Mais tarde a porta do quarto se abria e a futura madrinha saía trazendo o nosso irmãozinho ou irmãzinha, todo cheiroso do talco e dos óleos, enfaixado dos pés até o tórax, protegido pela blusinha e pelos sapatinhos que a gente viu na fase do tricô.

A saída à luz da sala era rapidinha, o suficiente para que todos vissem o novo membro da família que ainda não abrira os olhos. Bem mais tarde, depois da saída da Dona Inês, a gente era convidado a ir ver a mamãe, já arrumadinha, sorridente, pronta para receber o nosso carinho.

A gente sabia que ela ia entrar na quarentena, um período de resguardo que se arrastava por quarenta dias, durante os quais todo cuidado era pouco, desde a alimentação até os cuidados com o corpo, ficando sem lavar a cabeça, sem levantar pesos, sem fazer esforços inadequados. Essa era a regra que as mulheres rodeadas de criadas e agregadas costumavam obedecer, porque aquelas que não contavam com esses luxos, observavam o resguardo por no máximo uma semana, ajudadas por vizinhas, parentes, enquanto dispunham de tempo e logo voltavam às lidas domésticas.

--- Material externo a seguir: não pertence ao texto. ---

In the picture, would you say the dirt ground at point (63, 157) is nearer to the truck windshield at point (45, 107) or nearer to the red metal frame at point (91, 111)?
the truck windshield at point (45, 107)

O recém nascido demorava sete dias para ter seu umbigo cortado, o que criava uma série de cuidados para evitar o terrível “mal de sete dias”, a infecção umbilical que podia levar à morte. Durante vários meses o bebê vivia agasalhado, enfaixado, até se constatar que ele já estava firmando o corpinho.

Esse primeiro período de vida era cercado de cuidados especiais e fonte de muitas promessas. Muitas mães faziam promessas as mais curiosas para que o bebê vingasse, com boa saúde. Algumas se comprometiam a não permitir que cortassem os cabelos da criança até determinada idade, o que fazia com que às vezes os circunstantes ficavam em dúvida se se tratava de menino ou de menina. Algumas prometiam vestir a criança de anjinho e a levavam para acompanhar as procissões.

Na época de minha infância, os cabelos cacheados faziam o sucesso de muitas crianças. E quando alguém chegava trazendo pela mão ou no colo uma criança corada, robusta, cheia de vida, logo se ouvia a famosa saudação “Benza Deus”, que em bom português se deveria dizer “Benza-o(a) Deus!”